Selig, die Sanftmütigen … Sanftmut. Was für ein wunderbares Wort.
Völlig verschwunden aus unserem Sprachgebrauch. Sanftmut.

Klingt nach bedachtem Vorgehen, behutsamen Loslassen, auf Neues einlassen, gelassen bleiben.
Sich nicht ganz so wichtig nehmen. Leichtigkeit.
Sanftmut. Klingt nach Pusteblume.
32. Sonntag im Jahreskreis, Allerheiligen – Evangelium
Freut euch und jubelt: Denn euer Lohn wird groß sein im Himmel

Mt 5, 1 - 12a
In jener Zeit,
als Jesus die vielen Menschen sah, die ihm folgten,
stieg er auf den Berg.
Er setzte sich
und seine Jünger traten zu ihm.
Und er öffnete seinen Mund,
er lehrte sie und sprach:
Selig, die arm sind vor Gott;
denn ihnen gehört das Himmelreich.
Selig die Trauernden;
denn sie werden getröstet werden.
Selig die Sanftmütigen;
denn sie werden das Land erben.
Selig, die hungern und dürsten nach der Gerechtigkeit;
denn sie werden gesättigt werden.
Selig die Barmherzigen;
denn sie werden Erbarmen finden.
Selig, die rein sind im Herzen;
denn sie werden Gott schauen.
Selig, die Frieden stiften;
denn sie werden Kinder Gottes genannt werden.
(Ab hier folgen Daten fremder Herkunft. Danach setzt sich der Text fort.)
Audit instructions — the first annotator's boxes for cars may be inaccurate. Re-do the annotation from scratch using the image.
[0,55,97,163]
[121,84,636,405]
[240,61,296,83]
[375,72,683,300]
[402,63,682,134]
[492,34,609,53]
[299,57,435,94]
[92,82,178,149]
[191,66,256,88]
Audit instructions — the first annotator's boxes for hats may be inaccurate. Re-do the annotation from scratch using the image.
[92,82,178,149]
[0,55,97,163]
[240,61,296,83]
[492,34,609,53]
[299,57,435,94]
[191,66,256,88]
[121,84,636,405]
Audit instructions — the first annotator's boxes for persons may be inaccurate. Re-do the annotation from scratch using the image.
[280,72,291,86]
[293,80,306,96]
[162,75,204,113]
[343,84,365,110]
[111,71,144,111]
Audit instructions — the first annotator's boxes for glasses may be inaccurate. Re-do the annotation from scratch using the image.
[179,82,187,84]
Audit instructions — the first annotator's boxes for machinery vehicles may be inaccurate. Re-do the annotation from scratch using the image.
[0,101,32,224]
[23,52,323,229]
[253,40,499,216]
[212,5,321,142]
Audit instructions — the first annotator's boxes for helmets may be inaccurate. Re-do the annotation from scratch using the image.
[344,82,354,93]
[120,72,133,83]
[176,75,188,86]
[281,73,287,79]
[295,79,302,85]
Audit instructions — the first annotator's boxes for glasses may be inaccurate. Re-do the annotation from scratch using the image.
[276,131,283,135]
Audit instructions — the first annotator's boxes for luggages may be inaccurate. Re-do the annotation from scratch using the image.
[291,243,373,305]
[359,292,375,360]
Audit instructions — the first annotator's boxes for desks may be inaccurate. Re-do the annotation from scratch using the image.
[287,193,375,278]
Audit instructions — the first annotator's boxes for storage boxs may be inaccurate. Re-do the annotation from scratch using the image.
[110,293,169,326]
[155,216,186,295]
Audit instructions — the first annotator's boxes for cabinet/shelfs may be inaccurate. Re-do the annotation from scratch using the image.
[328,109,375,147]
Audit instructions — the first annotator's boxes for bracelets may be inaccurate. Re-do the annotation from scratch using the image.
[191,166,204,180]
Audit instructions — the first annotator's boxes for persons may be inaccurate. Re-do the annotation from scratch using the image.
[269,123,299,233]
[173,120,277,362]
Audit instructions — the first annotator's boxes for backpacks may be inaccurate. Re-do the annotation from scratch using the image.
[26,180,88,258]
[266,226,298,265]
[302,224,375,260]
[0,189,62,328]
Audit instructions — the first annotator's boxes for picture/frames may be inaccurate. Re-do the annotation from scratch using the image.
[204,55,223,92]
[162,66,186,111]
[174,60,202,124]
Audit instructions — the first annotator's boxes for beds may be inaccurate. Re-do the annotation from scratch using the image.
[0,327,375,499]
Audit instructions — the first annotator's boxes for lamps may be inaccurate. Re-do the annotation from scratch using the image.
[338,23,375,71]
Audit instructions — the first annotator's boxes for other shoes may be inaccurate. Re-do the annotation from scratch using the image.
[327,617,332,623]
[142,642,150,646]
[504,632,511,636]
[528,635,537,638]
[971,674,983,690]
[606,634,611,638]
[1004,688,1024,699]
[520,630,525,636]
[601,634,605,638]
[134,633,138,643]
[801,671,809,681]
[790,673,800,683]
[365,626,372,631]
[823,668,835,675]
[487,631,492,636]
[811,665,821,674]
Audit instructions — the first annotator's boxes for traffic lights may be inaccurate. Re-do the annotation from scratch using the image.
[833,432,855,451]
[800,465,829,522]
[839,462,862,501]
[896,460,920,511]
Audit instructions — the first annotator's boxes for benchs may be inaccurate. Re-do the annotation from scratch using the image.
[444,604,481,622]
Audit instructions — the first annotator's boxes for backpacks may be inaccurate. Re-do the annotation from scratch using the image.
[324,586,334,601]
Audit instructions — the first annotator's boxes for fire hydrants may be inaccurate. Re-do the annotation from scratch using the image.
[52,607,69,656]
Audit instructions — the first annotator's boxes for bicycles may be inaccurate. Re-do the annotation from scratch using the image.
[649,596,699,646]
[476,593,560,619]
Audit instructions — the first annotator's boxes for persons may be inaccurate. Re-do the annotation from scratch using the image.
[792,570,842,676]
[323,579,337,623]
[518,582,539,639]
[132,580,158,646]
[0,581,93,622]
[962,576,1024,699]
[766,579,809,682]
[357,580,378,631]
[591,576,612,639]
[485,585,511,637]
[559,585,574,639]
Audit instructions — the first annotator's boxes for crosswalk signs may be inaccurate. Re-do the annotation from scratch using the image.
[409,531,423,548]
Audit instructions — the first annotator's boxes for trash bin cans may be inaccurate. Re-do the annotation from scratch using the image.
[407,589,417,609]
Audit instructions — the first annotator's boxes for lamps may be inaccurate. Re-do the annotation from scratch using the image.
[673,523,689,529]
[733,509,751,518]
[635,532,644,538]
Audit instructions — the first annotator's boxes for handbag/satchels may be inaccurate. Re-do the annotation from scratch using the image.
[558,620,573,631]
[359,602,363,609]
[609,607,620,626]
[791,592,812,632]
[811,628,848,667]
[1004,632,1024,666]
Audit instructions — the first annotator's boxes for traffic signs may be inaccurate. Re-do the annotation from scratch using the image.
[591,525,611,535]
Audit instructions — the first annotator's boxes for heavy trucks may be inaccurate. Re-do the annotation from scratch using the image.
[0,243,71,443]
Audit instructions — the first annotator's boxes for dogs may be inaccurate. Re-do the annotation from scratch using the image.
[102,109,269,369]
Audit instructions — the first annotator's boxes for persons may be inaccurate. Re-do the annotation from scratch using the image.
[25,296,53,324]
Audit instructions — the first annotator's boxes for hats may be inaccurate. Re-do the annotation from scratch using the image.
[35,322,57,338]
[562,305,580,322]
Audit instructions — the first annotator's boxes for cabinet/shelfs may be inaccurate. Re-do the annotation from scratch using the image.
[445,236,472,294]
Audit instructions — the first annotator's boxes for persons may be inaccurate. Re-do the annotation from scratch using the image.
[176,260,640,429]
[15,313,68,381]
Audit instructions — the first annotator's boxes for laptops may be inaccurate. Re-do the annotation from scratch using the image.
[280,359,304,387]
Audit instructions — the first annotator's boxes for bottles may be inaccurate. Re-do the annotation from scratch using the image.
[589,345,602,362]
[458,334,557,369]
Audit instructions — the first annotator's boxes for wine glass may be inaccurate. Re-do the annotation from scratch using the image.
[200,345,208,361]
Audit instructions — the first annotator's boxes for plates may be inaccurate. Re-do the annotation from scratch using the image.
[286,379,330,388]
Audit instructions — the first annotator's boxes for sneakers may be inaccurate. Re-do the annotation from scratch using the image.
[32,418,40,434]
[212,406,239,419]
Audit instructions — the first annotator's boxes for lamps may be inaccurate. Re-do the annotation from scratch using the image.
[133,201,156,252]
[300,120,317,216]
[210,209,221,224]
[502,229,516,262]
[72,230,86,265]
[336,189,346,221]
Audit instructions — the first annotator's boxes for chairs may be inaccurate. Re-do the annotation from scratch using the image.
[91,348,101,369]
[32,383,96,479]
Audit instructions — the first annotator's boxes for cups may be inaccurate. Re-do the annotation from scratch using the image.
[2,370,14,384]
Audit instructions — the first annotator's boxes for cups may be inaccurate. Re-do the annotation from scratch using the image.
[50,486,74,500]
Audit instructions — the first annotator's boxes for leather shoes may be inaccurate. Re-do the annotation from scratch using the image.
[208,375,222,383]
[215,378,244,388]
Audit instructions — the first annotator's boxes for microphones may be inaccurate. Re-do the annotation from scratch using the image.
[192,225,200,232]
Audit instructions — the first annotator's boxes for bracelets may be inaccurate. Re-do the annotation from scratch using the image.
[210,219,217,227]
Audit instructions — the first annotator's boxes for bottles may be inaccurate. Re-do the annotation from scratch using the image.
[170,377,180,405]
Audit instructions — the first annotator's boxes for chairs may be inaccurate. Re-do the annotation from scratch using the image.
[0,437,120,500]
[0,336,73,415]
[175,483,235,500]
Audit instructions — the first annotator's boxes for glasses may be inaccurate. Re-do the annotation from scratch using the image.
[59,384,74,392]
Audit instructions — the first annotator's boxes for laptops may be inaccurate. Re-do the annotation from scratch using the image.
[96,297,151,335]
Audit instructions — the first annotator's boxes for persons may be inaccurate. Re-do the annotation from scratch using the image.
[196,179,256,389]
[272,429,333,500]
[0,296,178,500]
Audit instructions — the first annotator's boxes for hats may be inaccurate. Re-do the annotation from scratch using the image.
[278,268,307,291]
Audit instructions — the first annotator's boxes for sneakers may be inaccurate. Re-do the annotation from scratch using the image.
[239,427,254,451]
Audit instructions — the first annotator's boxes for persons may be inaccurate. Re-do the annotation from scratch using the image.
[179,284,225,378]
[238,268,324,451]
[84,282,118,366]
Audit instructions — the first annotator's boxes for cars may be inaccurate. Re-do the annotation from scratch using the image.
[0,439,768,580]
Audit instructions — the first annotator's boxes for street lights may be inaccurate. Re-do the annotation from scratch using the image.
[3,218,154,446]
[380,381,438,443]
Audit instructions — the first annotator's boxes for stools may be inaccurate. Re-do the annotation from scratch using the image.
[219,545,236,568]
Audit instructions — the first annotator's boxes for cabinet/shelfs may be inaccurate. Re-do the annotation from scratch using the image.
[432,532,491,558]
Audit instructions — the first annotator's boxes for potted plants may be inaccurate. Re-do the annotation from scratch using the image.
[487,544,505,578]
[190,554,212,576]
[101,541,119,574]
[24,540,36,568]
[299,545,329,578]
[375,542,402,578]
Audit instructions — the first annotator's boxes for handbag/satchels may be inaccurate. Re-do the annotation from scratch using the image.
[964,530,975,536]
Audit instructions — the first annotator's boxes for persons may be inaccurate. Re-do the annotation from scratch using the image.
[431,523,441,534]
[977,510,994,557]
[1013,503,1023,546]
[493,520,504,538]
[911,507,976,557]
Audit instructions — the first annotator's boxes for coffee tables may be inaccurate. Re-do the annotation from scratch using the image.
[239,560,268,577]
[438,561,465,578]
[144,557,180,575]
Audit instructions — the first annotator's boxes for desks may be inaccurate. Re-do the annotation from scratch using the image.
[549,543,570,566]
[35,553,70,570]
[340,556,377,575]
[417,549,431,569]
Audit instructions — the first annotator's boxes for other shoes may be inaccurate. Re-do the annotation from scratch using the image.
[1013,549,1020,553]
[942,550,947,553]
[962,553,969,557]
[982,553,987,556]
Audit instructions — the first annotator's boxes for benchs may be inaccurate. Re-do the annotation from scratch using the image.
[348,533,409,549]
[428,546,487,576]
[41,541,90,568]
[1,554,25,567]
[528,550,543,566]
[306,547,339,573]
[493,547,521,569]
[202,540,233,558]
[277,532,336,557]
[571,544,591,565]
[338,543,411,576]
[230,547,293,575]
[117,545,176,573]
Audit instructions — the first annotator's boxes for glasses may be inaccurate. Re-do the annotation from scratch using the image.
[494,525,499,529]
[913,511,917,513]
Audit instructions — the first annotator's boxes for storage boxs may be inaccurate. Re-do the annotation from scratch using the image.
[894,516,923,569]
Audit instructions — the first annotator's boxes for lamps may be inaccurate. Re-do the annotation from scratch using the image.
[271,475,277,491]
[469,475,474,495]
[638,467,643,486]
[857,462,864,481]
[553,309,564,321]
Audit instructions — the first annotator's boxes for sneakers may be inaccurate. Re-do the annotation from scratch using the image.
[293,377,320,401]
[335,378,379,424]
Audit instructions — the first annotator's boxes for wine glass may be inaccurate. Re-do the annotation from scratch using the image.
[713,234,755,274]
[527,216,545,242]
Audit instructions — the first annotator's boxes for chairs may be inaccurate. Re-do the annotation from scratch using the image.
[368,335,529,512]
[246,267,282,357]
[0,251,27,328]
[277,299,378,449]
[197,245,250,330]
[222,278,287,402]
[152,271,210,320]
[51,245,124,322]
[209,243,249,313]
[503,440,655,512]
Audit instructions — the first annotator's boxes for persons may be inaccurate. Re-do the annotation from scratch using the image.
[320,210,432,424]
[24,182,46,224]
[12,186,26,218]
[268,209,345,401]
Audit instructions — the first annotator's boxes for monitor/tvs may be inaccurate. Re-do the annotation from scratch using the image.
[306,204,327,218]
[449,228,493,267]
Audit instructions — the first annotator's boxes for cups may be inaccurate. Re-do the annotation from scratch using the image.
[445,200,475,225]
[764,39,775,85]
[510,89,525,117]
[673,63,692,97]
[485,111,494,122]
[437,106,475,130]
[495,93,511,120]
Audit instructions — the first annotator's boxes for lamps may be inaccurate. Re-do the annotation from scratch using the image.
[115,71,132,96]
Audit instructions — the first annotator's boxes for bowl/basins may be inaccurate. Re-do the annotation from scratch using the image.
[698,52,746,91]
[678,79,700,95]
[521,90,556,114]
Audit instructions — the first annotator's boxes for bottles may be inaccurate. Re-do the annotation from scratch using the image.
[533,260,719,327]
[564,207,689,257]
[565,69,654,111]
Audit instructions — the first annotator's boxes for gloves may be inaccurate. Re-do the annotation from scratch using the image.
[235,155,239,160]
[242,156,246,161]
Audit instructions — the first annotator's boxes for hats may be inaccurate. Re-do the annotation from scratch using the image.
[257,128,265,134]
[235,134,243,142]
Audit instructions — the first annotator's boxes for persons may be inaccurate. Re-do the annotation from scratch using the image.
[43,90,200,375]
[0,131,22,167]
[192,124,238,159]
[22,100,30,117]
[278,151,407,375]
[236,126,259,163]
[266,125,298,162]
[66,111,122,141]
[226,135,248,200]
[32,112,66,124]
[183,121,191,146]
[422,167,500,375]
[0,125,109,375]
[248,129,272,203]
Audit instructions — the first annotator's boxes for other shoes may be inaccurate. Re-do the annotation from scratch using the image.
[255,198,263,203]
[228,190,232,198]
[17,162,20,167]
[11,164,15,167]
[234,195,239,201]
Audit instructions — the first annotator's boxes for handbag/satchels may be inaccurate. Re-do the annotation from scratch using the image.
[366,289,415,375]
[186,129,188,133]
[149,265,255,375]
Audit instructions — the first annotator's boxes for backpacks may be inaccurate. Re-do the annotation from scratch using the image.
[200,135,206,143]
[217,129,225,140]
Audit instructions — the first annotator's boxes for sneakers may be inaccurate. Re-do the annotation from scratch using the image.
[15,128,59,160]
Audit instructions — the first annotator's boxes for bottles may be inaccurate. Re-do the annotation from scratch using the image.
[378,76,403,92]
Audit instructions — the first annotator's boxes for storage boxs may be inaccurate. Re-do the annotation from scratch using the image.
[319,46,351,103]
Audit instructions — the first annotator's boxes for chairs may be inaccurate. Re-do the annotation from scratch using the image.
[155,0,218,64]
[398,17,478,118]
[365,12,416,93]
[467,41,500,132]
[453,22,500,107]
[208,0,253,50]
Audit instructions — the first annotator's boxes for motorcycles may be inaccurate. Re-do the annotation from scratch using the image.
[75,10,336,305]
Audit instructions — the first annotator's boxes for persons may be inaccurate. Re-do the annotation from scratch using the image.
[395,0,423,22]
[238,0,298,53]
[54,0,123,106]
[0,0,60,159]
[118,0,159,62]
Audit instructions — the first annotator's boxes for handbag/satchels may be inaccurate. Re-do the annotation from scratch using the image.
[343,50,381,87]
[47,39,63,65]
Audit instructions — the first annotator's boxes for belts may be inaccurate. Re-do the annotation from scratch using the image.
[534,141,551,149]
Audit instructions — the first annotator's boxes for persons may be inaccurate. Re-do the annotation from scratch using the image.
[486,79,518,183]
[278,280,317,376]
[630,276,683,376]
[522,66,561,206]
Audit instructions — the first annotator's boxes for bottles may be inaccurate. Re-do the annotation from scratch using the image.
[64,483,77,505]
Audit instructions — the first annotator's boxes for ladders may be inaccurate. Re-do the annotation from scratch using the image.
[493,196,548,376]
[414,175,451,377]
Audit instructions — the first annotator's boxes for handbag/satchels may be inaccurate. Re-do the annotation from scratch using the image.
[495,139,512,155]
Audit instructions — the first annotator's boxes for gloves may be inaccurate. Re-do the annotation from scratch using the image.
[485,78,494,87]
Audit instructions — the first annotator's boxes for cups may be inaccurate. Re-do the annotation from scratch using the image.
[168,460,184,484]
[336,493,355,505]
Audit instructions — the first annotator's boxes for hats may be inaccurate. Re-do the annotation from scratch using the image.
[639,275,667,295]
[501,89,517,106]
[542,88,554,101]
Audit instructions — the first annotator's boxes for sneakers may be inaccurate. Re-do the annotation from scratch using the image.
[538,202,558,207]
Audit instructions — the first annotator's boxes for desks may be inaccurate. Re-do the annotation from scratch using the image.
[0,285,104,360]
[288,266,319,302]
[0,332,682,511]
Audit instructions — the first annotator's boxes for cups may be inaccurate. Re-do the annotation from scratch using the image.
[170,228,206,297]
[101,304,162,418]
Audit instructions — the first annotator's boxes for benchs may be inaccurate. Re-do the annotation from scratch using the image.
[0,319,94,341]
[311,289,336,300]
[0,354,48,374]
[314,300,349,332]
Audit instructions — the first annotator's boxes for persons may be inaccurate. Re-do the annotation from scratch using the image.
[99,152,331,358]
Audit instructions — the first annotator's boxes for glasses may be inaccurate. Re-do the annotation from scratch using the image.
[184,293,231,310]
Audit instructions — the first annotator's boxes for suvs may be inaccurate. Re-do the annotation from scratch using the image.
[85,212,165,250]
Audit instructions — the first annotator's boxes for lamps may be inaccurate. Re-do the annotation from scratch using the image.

Selig, die verfolgt werden um der Gerechtigkeit willen;
denn ihnen gehört das Himmelreich.
Selig seid ihr, wenn man euch schmäht und verfolgt
und alles Böse über euch redet um meinetwillen.
Freut euch und jubelt:
Denn euer Lohn wird groß sein im Himmel.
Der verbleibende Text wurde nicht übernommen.